Myers-Briggs

Myers-Briggs Types – Click image for full-size

From: The Myers & Briggs Foundation

The purpose of the Myers-Briggs Type Indicator® (MBTI®) personality inventory is to make the theory of psychological types described by C. G. Jung understandable and useful in people’s lives. The essence of the theory is that much seemingly random variation in the behavior is actually quite orderly and consistent, being due to basic differences in the ways individuals prefer to use their perception and judgment.

“Perception involves all the ways of becoming aware of things, people, happenings, or ideas. Judgment involves all the ways of coming to conclusions about what has been perceived. If people differ systematically in what they perceive and in how they reach conclusions, then it is only reasonable for them to differ correspondingly in their interests, reactions, values, motivations, and skills.”

In developing the Myers-Briggs Type Indicator [instrument], the aim of Isabel Briggs Myers, and her mother, Katharine Briggs, was to make the insights of type theory accessible to individuals and groups. They addressed the two related goals in the developments and application of the MBTI instrument:

The identification of basic preferences of each of the four dichotomies specified or implicit in Jung’s theory.

The identification and description of the 16 distinctive personality types that result from the interactions among the preferences.”

Excerpted with permission from the MBTI® Manual: A Guide to the Development and Use of the Myers-Briggs Type Indicator®

Favorite world: Do you prefer to focus on the outer world or on your own inner world? This is called Extraversion (E) or Introversion (I).

Information: Do you prefer to focus on the basic information you take in or do you prefer to interpret and add meaning? This is called Sensing (S) or Intuition (N).

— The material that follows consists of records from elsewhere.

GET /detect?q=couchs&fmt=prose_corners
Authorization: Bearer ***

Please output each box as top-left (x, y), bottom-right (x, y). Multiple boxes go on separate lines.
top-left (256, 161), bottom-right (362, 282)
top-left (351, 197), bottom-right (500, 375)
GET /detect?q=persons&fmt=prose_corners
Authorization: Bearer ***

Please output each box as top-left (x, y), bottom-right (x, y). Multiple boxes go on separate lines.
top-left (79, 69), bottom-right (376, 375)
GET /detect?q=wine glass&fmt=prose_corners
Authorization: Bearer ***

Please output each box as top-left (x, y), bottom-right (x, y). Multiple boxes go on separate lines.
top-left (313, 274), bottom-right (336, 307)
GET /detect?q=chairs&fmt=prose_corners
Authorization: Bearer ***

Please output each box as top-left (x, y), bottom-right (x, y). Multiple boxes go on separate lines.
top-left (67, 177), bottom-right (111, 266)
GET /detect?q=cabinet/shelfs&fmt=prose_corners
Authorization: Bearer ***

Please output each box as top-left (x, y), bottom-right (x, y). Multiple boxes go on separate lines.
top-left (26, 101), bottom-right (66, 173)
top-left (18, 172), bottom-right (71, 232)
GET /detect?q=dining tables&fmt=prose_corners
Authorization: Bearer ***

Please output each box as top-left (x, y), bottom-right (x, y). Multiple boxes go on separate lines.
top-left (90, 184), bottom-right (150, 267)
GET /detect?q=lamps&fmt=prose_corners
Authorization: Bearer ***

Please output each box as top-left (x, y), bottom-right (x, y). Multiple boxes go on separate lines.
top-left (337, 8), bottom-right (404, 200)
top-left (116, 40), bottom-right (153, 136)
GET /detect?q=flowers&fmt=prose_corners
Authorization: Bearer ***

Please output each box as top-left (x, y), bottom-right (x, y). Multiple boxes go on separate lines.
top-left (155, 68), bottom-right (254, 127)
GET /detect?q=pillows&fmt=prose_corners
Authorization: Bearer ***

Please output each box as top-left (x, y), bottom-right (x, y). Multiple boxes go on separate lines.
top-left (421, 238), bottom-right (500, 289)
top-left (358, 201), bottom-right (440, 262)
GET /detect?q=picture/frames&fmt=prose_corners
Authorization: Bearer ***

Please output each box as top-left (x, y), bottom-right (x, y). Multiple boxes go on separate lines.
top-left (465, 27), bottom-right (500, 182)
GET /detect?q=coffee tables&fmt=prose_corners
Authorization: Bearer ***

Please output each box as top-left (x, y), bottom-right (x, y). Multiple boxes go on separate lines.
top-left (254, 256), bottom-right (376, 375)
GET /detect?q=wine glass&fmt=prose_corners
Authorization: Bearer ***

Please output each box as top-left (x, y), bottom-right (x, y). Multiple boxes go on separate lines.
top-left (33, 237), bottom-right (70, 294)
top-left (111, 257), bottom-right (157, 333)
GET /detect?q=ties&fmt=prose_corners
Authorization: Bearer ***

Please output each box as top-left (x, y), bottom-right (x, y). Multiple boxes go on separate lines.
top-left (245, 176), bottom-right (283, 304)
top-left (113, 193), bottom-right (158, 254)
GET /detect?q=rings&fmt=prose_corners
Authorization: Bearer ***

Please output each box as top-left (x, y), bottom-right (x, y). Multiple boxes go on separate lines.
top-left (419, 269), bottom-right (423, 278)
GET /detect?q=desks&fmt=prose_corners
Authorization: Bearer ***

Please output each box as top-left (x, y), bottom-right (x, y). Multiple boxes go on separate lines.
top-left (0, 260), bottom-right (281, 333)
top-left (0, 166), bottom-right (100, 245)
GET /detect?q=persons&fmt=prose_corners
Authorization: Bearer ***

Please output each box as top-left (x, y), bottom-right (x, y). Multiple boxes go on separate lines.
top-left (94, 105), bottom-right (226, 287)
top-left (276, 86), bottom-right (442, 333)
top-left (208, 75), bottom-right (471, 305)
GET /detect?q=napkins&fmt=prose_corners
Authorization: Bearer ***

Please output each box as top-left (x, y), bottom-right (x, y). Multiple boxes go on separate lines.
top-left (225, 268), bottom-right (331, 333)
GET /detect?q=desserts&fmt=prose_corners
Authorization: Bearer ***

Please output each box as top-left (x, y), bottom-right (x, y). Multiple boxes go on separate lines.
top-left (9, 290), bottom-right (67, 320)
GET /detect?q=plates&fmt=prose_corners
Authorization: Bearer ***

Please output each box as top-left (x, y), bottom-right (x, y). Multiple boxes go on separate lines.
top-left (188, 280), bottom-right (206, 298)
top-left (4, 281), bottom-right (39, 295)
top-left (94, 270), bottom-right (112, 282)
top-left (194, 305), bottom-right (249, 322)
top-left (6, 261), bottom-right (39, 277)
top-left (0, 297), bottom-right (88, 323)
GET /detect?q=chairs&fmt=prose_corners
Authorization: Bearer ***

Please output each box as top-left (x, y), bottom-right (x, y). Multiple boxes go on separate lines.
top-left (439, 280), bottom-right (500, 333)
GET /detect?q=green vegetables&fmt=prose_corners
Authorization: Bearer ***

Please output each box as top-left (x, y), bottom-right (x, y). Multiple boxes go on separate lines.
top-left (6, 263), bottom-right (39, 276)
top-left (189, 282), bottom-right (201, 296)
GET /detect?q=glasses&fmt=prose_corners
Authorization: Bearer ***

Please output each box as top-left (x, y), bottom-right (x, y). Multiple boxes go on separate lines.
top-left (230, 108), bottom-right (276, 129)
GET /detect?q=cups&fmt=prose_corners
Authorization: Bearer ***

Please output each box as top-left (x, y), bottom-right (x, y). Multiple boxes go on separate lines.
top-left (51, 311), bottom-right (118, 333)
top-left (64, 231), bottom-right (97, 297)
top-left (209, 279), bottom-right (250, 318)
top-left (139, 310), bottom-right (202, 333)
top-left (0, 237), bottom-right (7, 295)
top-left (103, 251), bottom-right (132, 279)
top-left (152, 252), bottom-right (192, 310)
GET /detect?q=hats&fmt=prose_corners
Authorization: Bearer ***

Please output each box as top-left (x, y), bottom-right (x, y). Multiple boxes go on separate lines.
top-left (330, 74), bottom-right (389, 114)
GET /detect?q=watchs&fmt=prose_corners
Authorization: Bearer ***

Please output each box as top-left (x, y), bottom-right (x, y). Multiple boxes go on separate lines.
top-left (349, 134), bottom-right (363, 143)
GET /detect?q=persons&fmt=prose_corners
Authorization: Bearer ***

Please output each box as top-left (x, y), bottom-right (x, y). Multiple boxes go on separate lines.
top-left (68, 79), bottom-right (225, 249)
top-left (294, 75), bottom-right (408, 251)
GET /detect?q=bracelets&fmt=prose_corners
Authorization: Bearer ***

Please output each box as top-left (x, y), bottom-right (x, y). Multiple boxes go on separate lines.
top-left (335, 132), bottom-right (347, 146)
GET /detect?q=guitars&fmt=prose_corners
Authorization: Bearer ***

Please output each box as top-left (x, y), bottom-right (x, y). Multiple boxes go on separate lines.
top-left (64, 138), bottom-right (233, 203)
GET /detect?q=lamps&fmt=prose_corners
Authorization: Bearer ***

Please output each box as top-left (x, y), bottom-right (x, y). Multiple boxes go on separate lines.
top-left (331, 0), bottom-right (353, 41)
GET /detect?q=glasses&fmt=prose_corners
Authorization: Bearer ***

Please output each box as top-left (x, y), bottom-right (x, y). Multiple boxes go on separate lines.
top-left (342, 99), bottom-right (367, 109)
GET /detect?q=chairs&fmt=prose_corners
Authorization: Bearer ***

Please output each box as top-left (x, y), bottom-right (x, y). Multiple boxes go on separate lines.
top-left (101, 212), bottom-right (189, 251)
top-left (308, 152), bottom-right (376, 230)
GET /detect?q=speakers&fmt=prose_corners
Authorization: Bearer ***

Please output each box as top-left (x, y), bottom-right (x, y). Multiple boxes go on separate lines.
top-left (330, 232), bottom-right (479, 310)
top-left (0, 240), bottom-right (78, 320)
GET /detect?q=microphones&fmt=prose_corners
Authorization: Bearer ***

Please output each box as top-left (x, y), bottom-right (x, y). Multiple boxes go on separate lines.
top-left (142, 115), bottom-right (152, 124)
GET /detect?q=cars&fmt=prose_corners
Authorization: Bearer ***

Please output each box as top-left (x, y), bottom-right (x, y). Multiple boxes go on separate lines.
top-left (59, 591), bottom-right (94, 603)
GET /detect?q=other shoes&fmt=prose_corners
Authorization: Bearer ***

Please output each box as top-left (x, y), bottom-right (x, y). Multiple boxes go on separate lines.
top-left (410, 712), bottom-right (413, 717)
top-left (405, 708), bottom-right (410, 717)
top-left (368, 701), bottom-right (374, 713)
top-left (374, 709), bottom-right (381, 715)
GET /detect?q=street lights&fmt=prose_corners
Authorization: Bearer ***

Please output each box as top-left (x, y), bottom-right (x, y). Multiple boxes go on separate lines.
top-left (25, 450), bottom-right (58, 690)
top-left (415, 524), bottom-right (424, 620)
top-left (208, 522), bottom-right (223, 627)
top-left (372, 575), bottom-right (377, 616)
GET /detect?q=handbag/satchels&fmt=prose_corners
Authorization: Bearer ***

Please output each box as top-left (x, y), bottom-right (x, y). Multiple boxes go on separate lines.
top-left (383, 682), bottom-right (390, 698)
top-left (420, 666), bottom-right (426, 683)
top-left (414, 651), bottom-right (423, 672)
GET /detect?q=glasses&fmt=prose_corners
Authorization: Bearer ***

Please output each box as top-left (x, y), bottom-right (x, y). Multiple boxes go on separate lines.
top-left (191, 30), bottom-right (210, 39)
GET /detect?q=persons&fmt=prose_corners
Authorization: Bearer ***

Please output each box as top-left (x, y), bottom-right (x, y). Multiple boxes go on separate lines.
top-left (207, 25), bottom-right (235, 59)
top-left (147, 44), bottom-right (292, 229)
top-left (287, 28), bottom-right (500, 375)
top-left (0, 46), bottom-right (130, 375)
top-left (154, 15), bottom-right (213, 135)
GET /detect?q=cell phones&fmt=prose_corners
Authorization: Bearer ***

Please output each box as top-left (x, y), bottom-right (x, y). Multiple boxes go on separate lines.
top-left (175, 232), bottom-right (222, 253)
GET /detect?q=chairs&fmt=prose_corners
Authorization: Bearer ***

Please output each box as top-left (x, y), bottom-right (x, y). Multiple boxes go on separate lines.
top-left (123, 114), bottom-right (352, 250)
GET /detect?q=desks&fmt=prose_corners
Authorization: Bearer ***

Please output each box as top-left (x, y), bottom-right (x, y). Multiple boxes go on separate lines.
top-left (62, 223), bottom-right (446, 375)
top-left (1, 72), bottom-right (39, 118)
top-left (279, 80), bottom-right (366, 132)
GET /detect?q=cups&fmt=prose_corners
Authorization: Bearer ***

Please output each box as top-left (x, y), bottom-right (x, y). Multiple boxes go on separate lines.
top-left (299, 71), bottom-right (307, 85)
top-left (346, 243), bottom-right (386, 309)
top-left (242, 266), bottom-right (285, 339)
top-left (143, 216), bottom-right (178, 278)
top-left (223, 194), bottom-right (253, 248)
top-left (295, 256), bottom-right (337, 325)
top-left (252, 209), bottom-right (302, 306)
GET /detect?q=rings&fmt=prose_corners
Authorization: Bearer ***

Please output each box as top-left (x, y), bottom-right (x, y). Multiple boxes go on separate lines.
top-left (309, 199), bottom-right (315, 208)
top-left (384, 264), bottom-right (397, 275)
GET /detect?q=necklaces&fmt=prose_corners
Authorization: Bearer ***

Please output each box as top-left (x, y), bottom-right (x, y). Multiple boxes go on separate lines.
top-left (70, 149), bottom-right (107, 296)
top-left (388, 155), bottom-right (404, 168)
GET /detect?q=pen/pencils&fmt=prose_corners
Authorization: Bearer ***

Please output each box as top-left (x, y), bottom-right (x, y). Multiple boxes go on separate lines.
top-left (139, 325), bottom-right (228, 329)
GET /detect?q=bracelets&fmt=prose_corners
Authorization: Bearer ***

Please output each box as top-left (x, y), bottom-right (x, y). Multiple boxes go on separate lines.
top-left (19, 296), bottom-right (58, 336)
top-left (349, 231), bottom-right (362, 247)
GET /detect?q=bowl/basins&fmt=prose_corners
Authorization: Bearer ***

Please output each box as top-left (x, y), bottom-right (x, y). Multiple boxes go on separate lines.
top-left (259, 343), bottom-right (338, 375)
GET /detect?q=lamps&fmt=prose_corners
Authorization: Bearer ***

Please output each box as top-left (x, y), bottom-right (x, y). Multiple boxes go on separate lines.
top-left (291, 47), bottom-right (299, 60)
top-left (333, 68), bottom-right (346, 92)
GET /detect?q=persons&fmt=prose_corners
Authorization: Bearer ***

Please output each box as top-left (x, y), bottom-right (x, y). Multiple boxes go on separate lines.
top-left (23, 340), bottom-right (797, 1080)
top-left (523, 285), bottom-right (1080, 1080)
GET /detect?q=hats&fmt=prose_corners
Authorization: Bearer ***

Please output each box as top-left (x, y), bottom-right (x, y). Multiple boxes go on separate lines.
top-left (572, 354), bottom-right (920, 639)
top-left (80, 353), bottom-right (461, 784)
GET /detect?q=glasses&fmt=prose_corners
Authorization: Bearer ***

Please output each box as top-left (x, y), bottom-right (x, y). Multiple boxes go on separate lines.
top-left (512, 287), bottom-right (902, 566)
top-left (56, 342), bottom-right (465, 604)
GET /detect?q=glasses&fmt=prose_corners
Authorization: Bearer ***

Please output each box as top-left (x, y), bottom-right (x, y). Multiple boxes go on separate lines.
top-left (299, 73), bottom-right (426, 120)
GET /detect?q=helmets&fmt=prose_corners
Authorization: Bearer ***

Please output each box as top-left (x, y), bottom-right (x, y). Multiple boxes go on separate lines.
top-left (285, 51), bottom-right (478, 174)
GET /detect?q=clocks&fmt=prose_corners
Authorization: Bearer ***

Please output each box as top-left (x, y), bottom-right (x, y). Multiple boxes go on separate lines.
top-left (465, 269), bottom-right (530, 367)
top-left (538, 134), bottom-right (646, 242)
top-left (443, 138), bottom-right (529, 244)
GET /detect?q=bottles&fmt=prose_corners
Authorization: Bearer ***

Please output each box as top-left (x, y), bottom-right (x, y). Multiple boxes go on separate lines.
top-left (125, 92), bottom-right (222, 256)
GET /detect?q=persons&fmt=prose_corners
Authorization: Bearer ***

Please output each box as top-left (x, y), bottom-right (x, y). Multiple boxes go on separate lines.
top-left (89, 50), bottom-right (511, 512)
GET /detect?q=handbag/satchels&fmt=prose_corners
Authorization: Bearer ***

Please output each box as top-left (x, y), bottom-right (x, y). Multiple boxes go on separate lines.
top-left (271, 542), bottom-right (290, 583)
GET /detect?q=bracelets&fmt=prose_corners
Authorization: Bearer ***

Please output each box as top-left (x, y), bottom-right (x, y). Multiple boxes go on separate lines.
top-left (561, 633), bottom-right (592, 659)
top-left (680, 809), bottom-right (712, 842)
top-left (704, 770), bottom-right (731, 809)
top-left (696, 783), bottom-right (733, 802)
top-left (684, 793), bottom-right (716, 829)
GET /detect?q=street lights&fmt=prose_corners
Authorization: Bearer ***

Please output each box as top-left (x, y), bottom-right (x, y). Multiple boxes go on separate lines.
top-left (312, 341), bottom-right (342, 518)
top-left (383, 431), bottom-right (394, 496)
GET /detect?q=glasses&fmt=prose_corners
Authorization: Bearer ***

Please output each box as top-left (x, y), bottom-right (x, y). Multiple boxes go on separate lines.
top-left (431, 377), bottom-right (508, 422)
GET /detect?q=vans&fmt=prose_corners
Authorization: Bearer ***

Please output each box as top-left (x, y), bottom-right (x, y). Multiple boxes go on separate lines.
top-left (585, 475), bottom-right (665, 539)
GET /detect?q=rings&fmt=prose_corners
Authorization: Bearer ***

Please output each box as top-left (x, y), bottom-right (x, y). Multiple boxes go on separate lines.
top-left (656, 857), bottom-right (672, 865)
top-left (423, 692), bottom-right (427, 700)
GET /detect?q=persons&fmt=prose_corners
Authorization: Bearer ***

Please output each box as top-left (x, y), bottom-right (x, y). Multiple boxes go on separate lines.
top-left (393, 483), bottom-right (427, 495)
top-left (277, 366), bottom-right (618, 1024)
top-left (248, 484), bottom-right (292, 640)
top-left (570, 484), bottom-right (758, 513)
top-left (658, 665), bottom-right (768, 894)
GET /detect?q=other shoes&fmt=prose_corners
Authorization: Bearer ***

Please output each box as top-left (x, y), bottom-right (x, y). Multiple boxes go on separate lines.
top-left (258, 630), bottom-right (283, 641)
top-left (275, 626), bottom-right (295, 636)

Decisions: When making decisions, do you prefer to first look at logic and consistency or first look at the people and special circumstances? This is called Thinking (T) or Feeling (F).

Structure: In dealing with the outside world, do you prefer to get things decided or do you prefer to stay open to new information and options? This is called Judging (J) or Perceiving (P).

Your Personality Type: When you decide on your preference in each category, you have your own personality type, which can be expressed as a code with four letters.

The 16 personality types of the Myers-Briggs Type Indicator® instrument are listed here as they are often shown in what is called a “type table.”


Also see…
Personality Types | 16Personalities


And, from Wikipedia…
Myers–Briggs Type Indicator – Wikipedia

The Myers–Briggs Type Indicator (MBTI) is an introspective self-report questionnaire with the purpose of indicating differing psychological preferences in how people perceive the world around them and make decisions.

The original versions of the MBTI were constructed by two Americans, Katharine Cook Briggs and her daughter Isabel Briggs Myers. The MBTI is based on the conceptual theory proposed by Swiss psychiatrist Carl Jung, who had speculated that people experience the world using four principal psychological functions – sensation, intuition, feeling, and thinking – and that one of these four functions is dominant for a person most of the time. The four categories are Introversion/Extraversion, Sensing/Intuition, Thinking/Feeling, Judging/Perception. Each person is said to have one preferred quality from each category, producing 16 unique types. The Center for Applications of Psychological Type states that the MBTI is “scientifically supported”, but most of the research on it is done through its own journal, the Journal of Psychological Type, raising questions of bias.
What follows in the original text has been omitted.